** TO DO **
**A)** In the volunteering text, what does positive psychology research indicate we need in order to sustain happiness?
**B)** Set down everything in the volunteering text from "There were times" down to "inspiration to others!", word for word.

4. Mental stimulation. New experiences stimulate the brain. We grow the most when we step outside our comfort zone. When we break away from the same routine our brain thinks about problems in a different way. Being away from the office or home can help us identify new solutions. We may encounter situations through our volunteering that will help us understand our coworkers or families better and gain new perspectives on what we can and should do. Volunteering creates new experiences and positive psychology research indicates that we need new experiences to sustain happiness. Volunteering is a great opportunity to try something completely different from what we have been doing, a new activity, a new community, a new industry. Why not try joining an activity or community that you were always curious about and help people at the same time?
5. Continue the cycle. We all have people in our lives that inspired us to achieve the unachievable. Parents, teachers, friends, colleagues, bosses. These great mentors are not born this way, they are formed through volunteering. We can have a great positive influence on someone else's life too. It is in our own professional interest as well. If we help our employees improve - our employees would produce better work, be more likely to help others and stay with the company longer, and support us should we need their help down the road.
There is a dark side to volunteering. OK, more of a shadow. We should not force our help on others if they are not interested, because that would backfire and cause the opposite effect. We need to understand our own strengths. We should not overburden ourselves with volunteering and give up our own goals. We must still lead our own lives and pursue our own goals. It is about finding a balance.
There were times in my life when I was burned out, because I had given so much of myself to others. I had to recognize that my energy had a limit. I found that medium point now where I can foster growth in others and leave room for my own. It's a fantastic feeling and I hope to share it with you.
So what are you waiting for? Find a great cause and be an inspiration to others!

** INFORMATION PROVIDED **
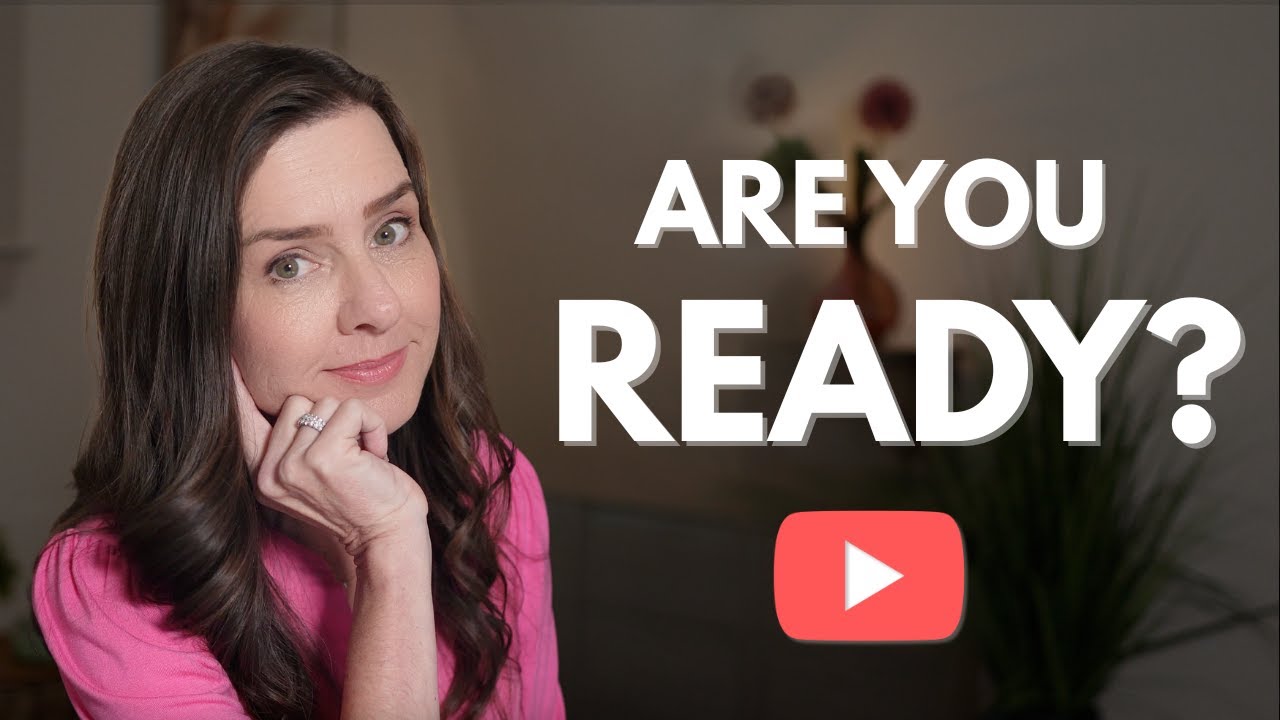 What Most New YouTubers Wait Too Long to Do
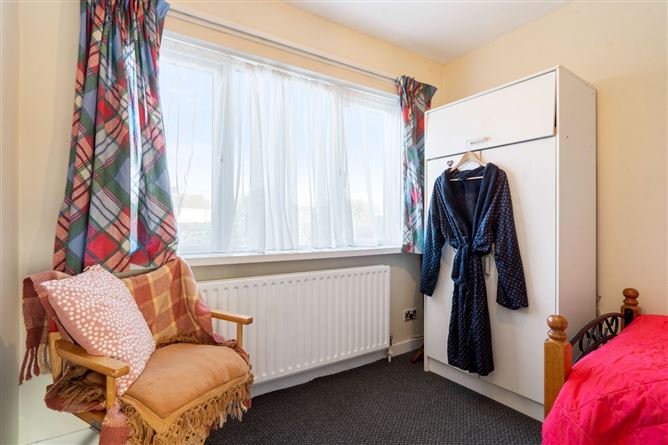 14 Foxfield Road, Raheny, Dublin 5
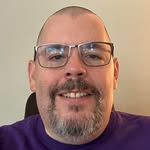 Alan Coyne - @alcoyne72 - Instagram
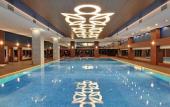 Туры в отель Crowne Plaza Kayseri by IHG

** ANSWERS TO THIS EXERCISE **
**A)** New experiences.

**B)**
There were times in my life when I was burned out, because I had given so much of myself to others. I had to recognize that my energy had a limit. I found that medium point now where I can foster growth in others and leave room for my own. It's a fantastic feeling and I hope to share it with you.
So what are you waiting for? Find a great cause and be an inspiration to others!